Germline mutations and somatic mosaicism in steatotic liver diseases and related liver carcinogenesis.

Steatotic liver diseases, encompassing metabolic dysfunction-associated steatotic liver disease and alcohol-related liver disease, affect nearly one-third of the global population and are a leading cause of cirrhosis and hepatocellular carcinoma. The substantial interindividual variation in disease progression indicates important genetic contributions beyond environmental factors. Genome-wide association studies have identified multiple common variants predominantly affecting lipid metabolism, with PNPLA3 I148M representing the strongest genetic determinant across the disease spectrum. The shared genetic architecture across metabolic dysfunction-associated steatotic liver disease and alcohol-related liver disease supports convergent pathogenic mechanisms.
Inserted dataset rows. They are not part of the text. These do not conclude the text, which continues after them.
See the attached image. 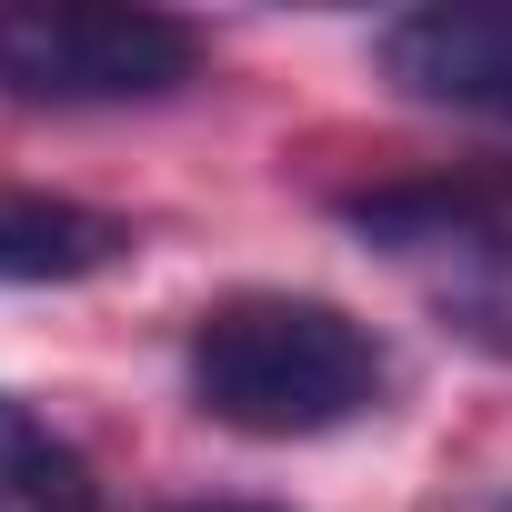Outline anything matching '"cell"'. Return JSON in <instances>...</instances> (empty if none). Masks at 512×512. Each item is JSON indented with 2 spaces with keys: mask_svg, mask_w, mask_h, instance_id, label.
<instances>
[{
  "mask_svg": "<svg viewBox=\"0 0 512 512\" xmlns=\"http://www.w3.org/2000/svg\"><path fill=\"white\" fill-rule=\"evenodd\" d=\"M382 382H392V362L342 302L241 292V302L201 312V332H191V402L262 442L342 432L382 402Z\"/></svg>",
  "mask_w": 512,
  "mask_h": 512,
  "instance_id": "cell-1",
  "label": "cell"
},
{
  "mask_svg": "<svg viewBox=\"0 0 512 512\" xmlns=\"http://www.w3.org/2000/svg\"><path fill=\"white\" fill-rule=\"evenodd\" d=\"M342 221L482 352H512V191L502 181H402L352 191Z\"/></svg>",
  "mask_w": 512,
  "mask_h": 512,
  "instance_id": "cell-2",
  "label": "cell"
},
{
  "mask_svg": "<svg viewBox=\"0 0 512 512\" xmlns=\"http://www.w3.org/2000/svg\"><path fill=\"white\" fill-rule=\"evenodd\" d=\"M171 512H272V502H171Z\"/></svg>",
  "mask_w": 512,
  "mask_h": 512,
  "instance_id": "cell-7",
  "label": "cell"
},
{
  "mask_svg": "<svg viewBox=\"0 0 512 512\" xmlns=\"http://www.w3.org/2000/svg\"><path fill=\"white\" fill-rule=\"evenodd\" d=\"M201 61V31L121 0H0V101L31 111H111L161 101Z\"/></svg>",
  "mask_w": 512,
  "mask_h": 512,
  "instance_id": "cell-3",
  "label": "cell"
},
{
  "mask_svg": "<svg viewBox=\"0 0 512 512\" xmlns=\"http://www.w3.org/2000/svg\"><path fill=\"white\" fill-rule=\"evenodd\" d=\"M0 512H101L91 462L11 392H0Z\"/></svg>",
  "mask_w": 512,
  "mask_h": 512,
  "instance_id": "cell-6",
  "label": "cell"
},
{
  "mask_svg": "<svg viewBox=\"0 0 512 512\" xmlns=\"http://www.w3.org/2000/svg\"><path fill=\"white\" fill-rule=\"evenodd\" d=\"M131 251V231L61 191H0V282H91Z\"/></svg>",
  "mask_w": 512,
  "mask_h": 512,
  "instance_id": "cell-5",
  "label": "cell"
},
{
  "mask_svg": "<svg viewBox=\"0 0 512 512\" xmlns=\"http://www.w3.org/2000/svg\"><path fill=\"white\" fill-rule=\"evenodd\" d=\"M382 71L432 101V111H472V121H512V11L482 0H442V11H402L382 31Z\"/></svg>",
  "mask_w": 512,
  "mask_h": 512,
  "instance_id": "cell-4",
  "label": "cell"
}]
</instances>
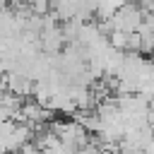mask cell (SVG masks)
<instances>
[{
    "label": "cell",
    "instance_id": "3957f363",
    "mask_svg": "<svg viewBox=\"0 0 154 154\" xmlns=\"http://www.w3.org/2000/svg\"><path fill=\"white\" fill-rule=\"evenodd\" d=\"M152 55H154V53H152Z\"/></svg>",
    "mask_w": 154,
    "mask_h": 154
},
{
    "label": "cell",
    "instance_id": "6da1fadb",
    "mask_svg": "<svg viewBox=\"0 0 154 154\" xmlns=\"http://www.w3.org/2000/svg\"><path fill=\"white\" fill-rule=\"evenodd\" d=\"M17 154H43V152L38 149V144H36V142H26V144H24Z\"/></svg>",
    "mask_w": 154,
    "mask_h": 154
},
{
    "label": "cell",
    "instance_id": "7a4b0ae2",
    "mask_svg": "<svg viewBox=\"0 0 154 154\" xmlns=\"http://www.w3.org/2000/svg\"><path fill=\"white\" fill-rule=\"evenodd\" d=\"M0 5H12V0H0Z\"/></svg>",
    "mask_w": 154,
    "mask_h": 154
}]
</instances>
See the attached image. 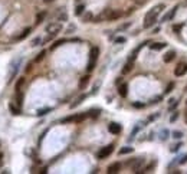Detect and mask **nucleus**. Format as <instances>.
I'll list each match as a JSON object with an SVG mask.
<instances>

Discoveries of somatic mosaicism in adult liver tissues have revealed convergent mutations in metabolic genes such as FOXO1, GPAM and CIDEB, conferring adaptive advantages against lipotoxicity. Also, clonal haematopoiesis of indeterminate potential is associated with the risk of chronic liver diseases, metabolic dysfunction-associated steatohepatitis and its related liver cancer risk. Inherited and somatic variants can influence hepatocellular carcinoma risk through direct effects on chronic liver disease progression and/or through specific cancer-promoting pathways involving telomere maintenance and WNT signalling. Although polygenic risk scores represent a promising approach for risk stratification, current implementations face important limitations that must be addressed before achieving their full clinical potential.